## Exercise details
In the piece on building a 3D printer below, reproduce word for word the passage starting at "We watched a" and ending at "of ₹10k to ₹12k.".

## Source extract
"""

My younger brother goes by the name HemRobotics almost everywhere. I have been working with him on a 3D printer build. We completed the first build of our RepRap machine based on Prusa i3 printer. I will be talking about our experience and learnings from this project.

Why did we build a 3D printer?

It’s a hacker’s dream to have a 3D printer on their desk. I had seen 3D printers on television when I was in school. I wanted to own a 3D printer since I saw one in real life at the reserved-bit hackerspace. My brother keeps building different mechatronics projects. So, having a 3D printer was going to help him build more complex, precise parts in less time for his projects.

In the last couple of years, Creality (and probably other companies too) brought affordable 3D printers to the market. These are available from ₹12-15k on Amazon in India (prices keep fluctuating).

While the prices are comparatively less than other printers like Prusa i3, it is still a significant amount of money for us. On top of it, we had questions like, what if it does not work as expected, or keeps failing? Because my brother’s friend has a printer, and he said that only 1 out 3 prints are usually successful for him.

We watched a couple of YouTube videos about building a 3D printer, most of them seemed pretty straightforward. That’s because they did not talk about the efforts required for calibration of the printer, more on this later. After estimating the total cost for building our own printer multiple times, we decided to do it with an estimation of ₹10k to ₹12k.

My brother already had basic knowledge of using stepper motors and electronics related things in general. We knew that building our own printer will help us learn more. Even if it fails for some reason, we will have freedom to make as many modifications as we want. It will also make sure that the printer uses free software and open source hardware. So, with a bit of hesitation, we decided to take up this challenge of building our own 3D printer.

"""

(Entries drawn from a collection)
"""

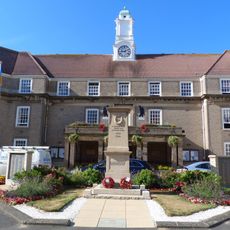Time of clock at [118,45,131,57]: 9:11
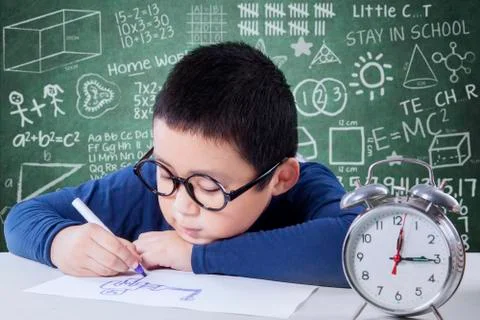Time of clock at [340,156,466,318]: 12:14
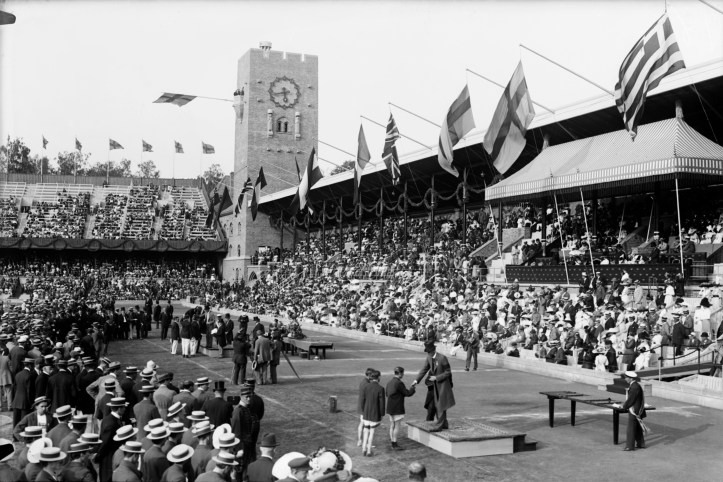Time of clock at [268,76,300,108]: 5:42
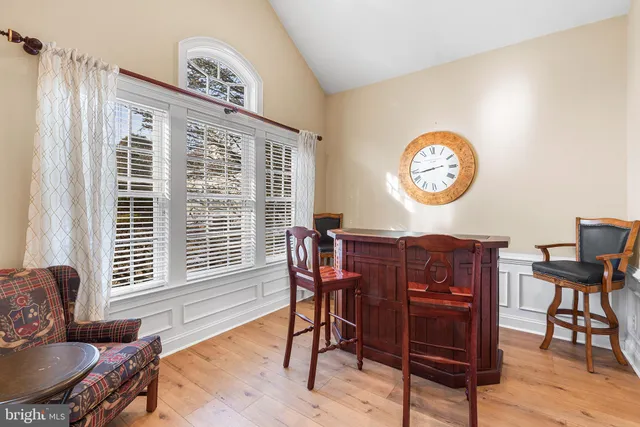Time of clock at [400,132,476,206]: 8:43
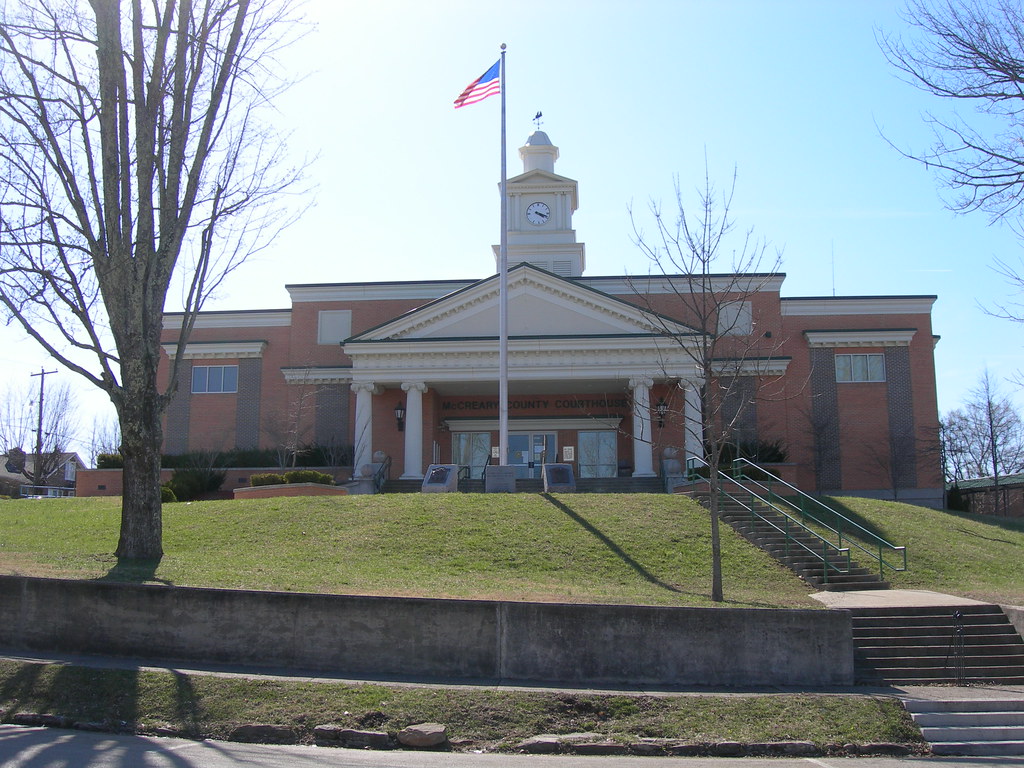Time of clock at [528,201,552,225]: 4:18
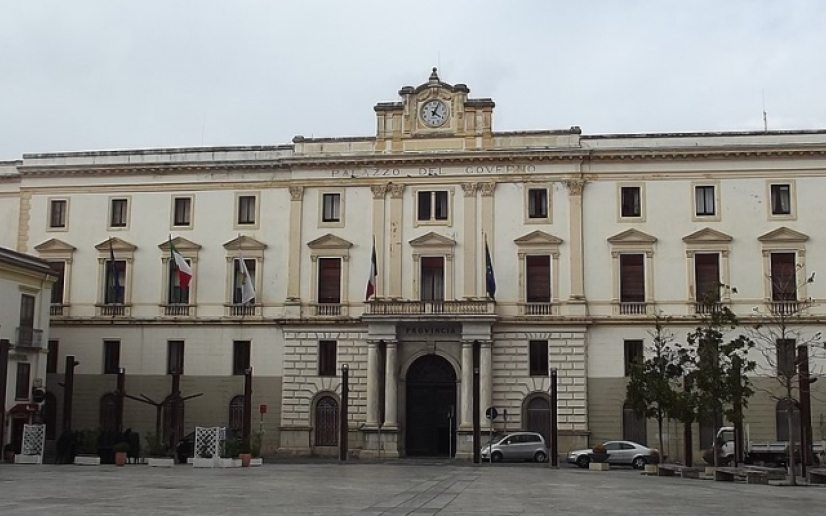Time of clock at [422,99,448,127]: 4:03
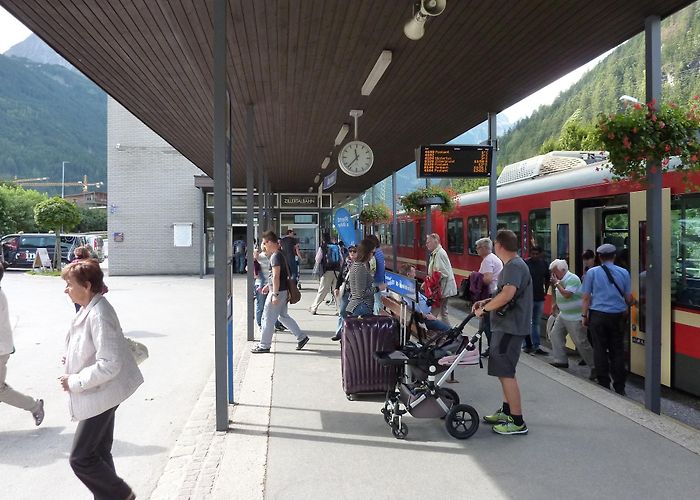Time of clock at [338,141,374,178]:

"""

## Solution
We watched a couple of YouTube videos about building a 3D printer, most of them seemed pretty straightforward. That’s because they did not talk about the efforts required for calibration of the printer, more on this later. After estimating the total cost for building our own printer multiple times, we decided to do it with an estimation of ₹10k to ₹12k.